The nearly cashless society China has created not only tracks people, but can cut people off from their funds.
These lock down tactics aren’t the only events contributing to the uneasiness of Chinese citizens. In Q4 of 2021, China Evergrande Group, came under audit for its going concern reporting. That is to say, their ability to pay their debts. They got into massive subprime lending, and now are facing an audit after a complaint was lodged by a member of the public on Evergrande’s 2020 accounts.
It is the second-largest property developer in China and ranks amongst the top 150 companies in the world based on revenue. According to Fortune 500, the company has over 123,000 employees, and posted total revenues of $73.5 billion in 2020.

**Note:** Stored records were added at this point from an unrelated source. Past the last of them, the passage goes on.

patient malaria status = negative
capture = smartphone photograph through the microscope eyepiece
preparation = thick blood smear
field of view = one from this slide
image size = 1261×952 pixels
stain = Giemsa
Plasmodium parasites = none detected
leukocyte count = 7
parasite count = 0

This precipitated protest. But it keeps unraveling. Six banks have so far been confirmed to be freezing accounts:
Yuzhou Xinminsheng Village Bank (located in Xuchang City, Henan Province)

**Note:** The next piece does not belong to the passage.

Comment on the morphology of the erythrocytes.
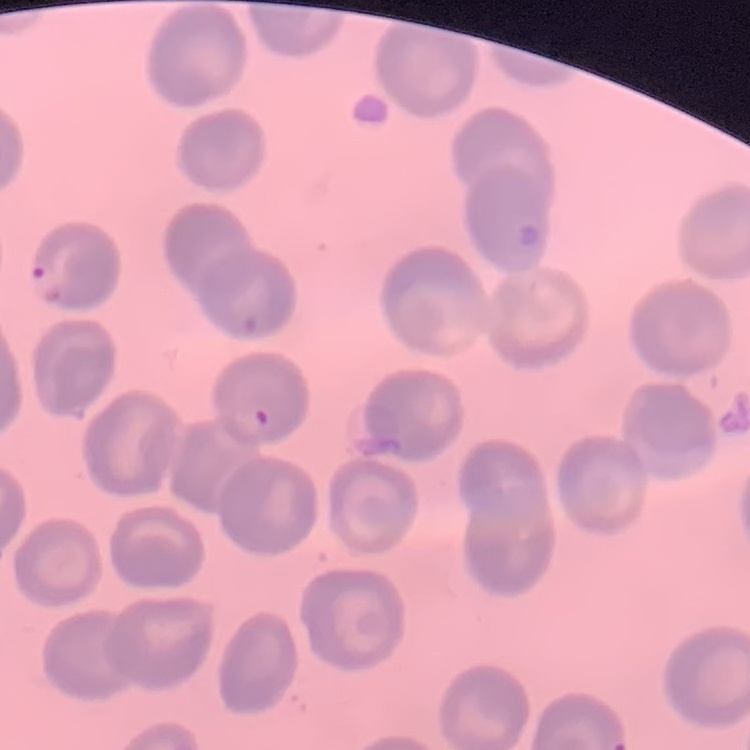
They show no rouleaux formation.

Zhecheng Huanghuai Bank (City of Shangqui, Henan Province)
Shangcai Huimin Rural Bank (Zhumadian City, Henan Province)
New Oriental Village Bank (City of Kaifeng, Henan Province)
Huaihe River Village Bank (Bengbu City, Anhui Province)
Yixian County Village Bank (Huangshan City, Anhui Province)
The claim in April was “system upgrades”, but account holders have not been able to access their funds for two months.
The largest shareholder of the banks listed is Henan New Fortune Group. Guess who is currently under investigation for fraud? Anti-CCP group, bannedbook.org, reported the following:
“According to a call recording between depositors and police officers, a company named Henan New Fortune Group Investment Holdings Co., Ltd. is suspected of illegally absorbing public deposits, and the amount is huge.”
The Chinese media isn’t covering what is happening. But as distrust and concern start to spread beyond the small provinces and into the cities, protests and lines are emerging. For now, citizens are posting about them in blogs and tweets.
While it’s uncertain if the people of China should be legitimately concerned or if this is just central planning gone awry. But I think we all know that panic has a way of gripping people in a way that is impossible to reign back in.
China has very tight controls on the information it allows in or out of the country, which can be said about nearly everything that goes in and out of that country. It’s an extreme example, but a run on the banks is precisely why having offshore bank accounts make sense.
Losing some of your funds is better than some who right now face losing all of them.